Bishops on both coasts have taken steps in advance of the 75th General Convention to clarify their ownership claim to parish property in the event of a split. Last month Executive Council authorized an expenditure of $100,000 from short-term reserves for the House of Bishops’ ad hoc task force on property disputes.
“It is the belief of the ad hoc task force that in the event parishes are successful in taking without just compensation the Episcopal Church’s real and personal property, some dioceses and parishes will confront and experience severe financial situations which could result in jeopardizing of their financial existence, integrity and stability,” council said in resolution AF-112, which was adopted March 8 in Philadelphia. “The ad hoc task force is also of the belief that some dioceses and parishes may not have the financial resources to support litigation to undertake appropriate legal actions to prevent a taking of their property.”
Portions of two congregations in the Diocese of San Diego have left the Episcopal Church within the past few months. The rector and a number of congregants of Christ the King in Alpine chose to leave and start a new congregation, Blessed Trinity, in December. St. Anne’s, Oceanside, decided in a majority vote in January to affiliate with the Anglican Province of the Southern Cone under the assumption that they would keep the property. Portions of both Episcopal congregations continue to worship regularly, Christ the King at their church in Alpine and St. Anne's at All Saint's Cemetary Chapel in Oceanside.
California courts generally do not defer to church canons relying instead on neutral principles of law to adjudicate church property disputes. As a result of lower court rulings last year, three parishes in the Diocese of Los Angeles were permitted to retain their property after voting to leave the Episcopal Church. The decision is being appealed.

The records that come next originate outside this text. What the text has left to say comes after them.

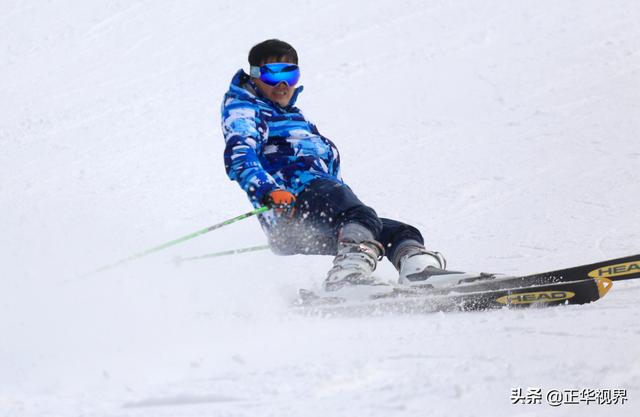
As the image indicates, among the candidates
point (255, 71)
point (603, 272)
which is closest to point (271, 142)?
point (255, 71)

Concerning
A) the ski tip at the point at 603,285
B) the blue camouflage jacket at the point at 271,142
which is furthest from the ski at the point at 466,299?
the blue camouflage jacket at the point at 271,142

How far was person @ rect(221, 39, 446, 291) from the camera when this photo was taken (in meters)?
4.19

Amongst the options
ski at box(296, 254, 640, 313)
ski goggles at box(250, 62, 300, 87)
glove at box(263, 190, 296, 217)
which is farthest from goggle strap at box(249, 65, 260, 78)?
ski at box(296, 254, 640, 313)

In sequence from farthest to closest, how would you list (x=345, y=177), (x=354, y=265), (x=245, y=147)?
(x=345, y=177)
(x=245, y=147)
(x=354, y=265)

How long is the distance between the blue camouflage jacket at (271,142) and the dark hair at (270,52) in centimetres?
13

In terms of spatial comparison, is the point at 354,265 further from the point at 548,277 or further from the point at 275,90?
the point at 275,90

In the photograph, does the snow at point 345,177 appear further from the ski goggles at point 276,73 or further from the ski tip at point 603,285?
the ski goggles at point 276,73

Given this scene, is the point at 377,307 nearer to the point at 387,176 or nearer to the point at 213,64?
the point at 387,176

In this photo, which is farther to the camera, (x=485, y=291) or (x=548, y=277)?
(x=548, y=277)

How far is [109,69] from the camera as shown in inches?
438

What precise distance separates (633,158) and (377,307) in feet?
13.0

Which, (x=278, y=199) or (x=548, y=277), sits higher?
(x=278, y=199)

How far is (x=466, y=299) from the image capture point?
358 cm

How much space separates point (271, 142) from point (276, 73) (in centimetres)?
38
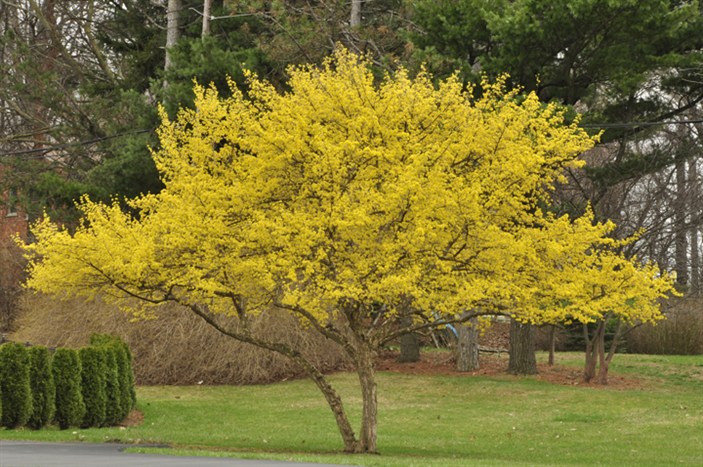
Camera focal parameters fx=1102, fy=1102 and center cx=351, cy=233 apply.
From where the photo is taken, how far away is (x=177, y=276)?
1438cm

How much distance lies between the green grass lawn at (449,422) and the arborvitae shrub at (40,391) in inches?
19.3

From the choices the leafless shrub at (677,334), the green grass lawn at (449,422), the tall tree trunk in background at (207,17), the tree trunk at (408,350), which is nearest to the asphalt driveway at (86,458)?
the green grass lawn at (449,422)

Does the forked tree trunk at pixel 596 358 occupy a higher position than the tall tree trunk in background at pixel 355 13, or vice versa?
the tall tree trunk in background at pixel 355 13

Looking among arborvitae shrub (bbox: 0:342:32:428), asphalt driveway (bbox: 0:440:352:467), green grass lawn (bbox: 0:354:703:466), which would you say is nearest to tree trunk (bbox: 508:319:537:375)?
green grass lawn (bbox: 0:354:703:466)

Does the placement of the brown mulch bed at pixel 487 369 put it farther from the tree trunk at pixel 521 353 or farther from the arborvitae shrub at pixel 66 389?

The Rt. Rev. James R. Mathes, Bishop of San Diego, issued a pastoral directive April 19 that requires all rectors in his jurisdiction to submit by May 20 copies of parish articles of incorporation, parish by-laws, employment contracts, title to a real property, balance sheets for the past two years and evidence of appropriate surety bond as required by canons.
“If you and your congregation pursue an effort at secession, you will at that moment be in violation of your ordination vows,” Bishop Mathes wrote. “By this pastoral direction, you will be, by that very act or by your participation, an inhibited priest and deprived of standing or canonical or legal authority to do the very action you purport to effect. In issuing this pastoral direction, it is my hope that the issue of attempted congregational secession can be conclusively addressed and that we can concentrate on what is our common work together.”
Earlier in the month the Diocese of North Carolina informed its clergy that it would be preparing “for signature and subsequent filing in all of the counties of the diocese in which there are diocesan parishes and/or missions, a ‘Declaration of Interest’.” The intent, according to the letter, is to create a public statement of the ownership interest of the diocese and the General Convention in real and tangible property owned by or on behalf of diocesan parishes and missions.
“We believe that the interests of PECUSA and the Diocese of North Carolina in such real estate are not adequately reflected in all counties in which Episcopal property is located,” said the Rt. Rev. Michael B. Curry in a letter dated April 4. “We believe that providing a public record notice of interest of PECUSA and the diocese in such real estate will be consistent with the applicable constitution and canons of PECUSA and our diocese and simplify future real estate transactions.”